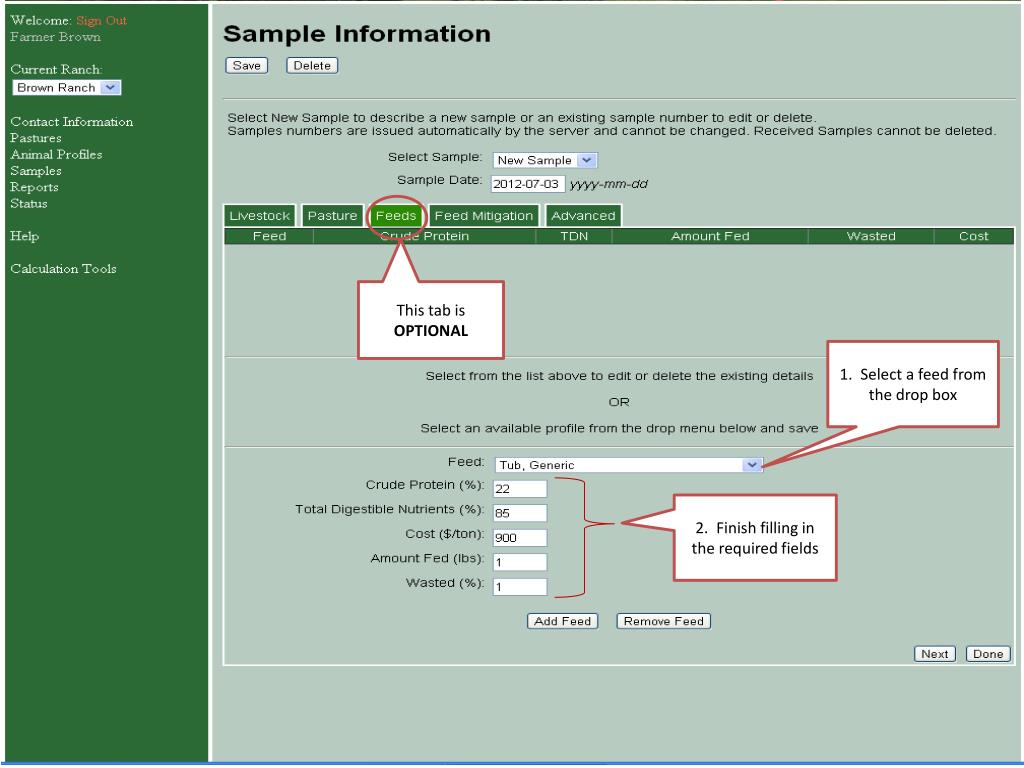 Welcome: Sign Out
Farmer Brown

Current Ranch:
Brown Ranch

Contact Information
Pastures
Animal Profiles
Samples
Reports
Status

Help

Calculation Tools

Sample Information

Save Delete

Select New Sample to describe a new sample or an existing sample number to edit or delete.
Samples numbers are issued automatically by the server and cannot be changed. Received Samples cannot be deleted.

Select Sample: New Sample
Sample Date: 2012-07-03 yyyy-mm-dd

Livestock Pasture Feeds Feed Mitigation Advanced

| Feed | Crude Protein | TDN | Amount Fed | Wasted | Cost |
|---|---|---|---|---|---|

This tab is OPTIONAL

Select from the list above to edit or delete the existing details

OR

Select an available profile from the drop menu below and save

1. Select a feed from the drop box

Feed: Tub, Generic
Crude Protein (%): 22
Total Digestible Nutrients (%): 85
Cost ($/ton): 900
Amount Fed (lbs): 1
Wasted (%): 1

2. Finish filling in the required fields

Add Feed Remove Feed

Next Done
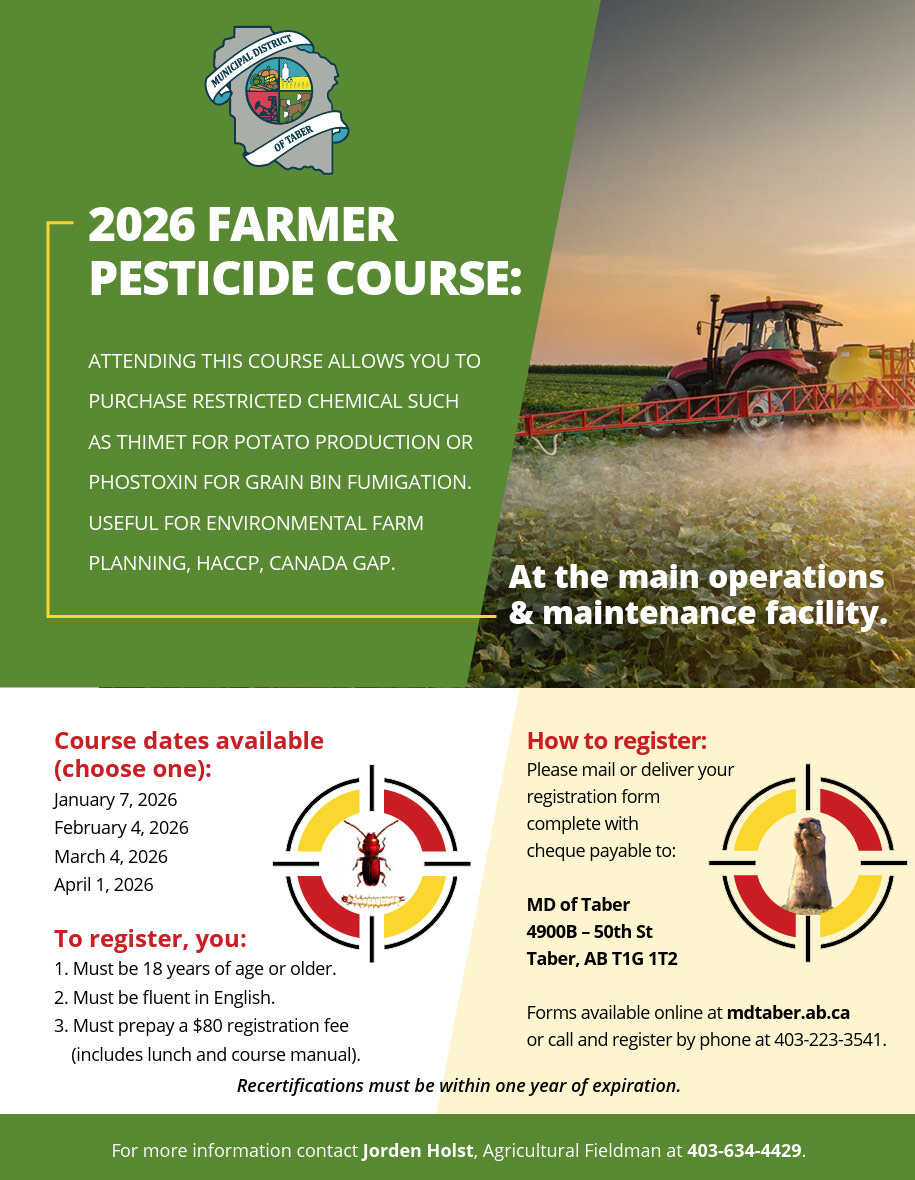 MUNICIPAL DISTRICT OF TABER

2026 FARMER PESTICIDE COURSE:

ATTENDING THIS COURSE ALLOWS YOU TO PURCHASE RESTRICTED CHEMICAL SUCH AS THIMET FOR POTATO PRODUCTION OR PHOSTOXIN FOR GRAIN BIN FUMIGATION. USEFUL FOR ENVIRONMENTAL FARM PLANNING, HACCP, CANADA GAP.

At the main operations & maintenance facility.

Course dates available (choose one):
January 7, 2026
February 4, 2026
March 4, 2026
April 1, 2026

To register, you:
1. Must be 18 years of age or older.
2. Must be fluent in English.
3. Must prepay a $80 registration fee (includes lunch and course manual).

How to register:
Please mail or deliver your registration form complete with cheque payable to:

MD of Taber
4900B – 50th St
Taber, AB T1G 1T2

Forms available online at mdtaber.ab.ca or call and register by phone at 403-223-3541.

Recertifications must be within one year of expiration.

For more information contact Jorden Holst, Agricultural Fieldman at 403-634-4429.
--------
**TASK GOAL**. Where in the entries does the word "edit" occur? Copy out each line that has it.

**COMPLETED EXERCISE**.
Select New Sample to describe a new sample or an existing sample number to edit or delete.
Select from the list above to edit or delete the existing details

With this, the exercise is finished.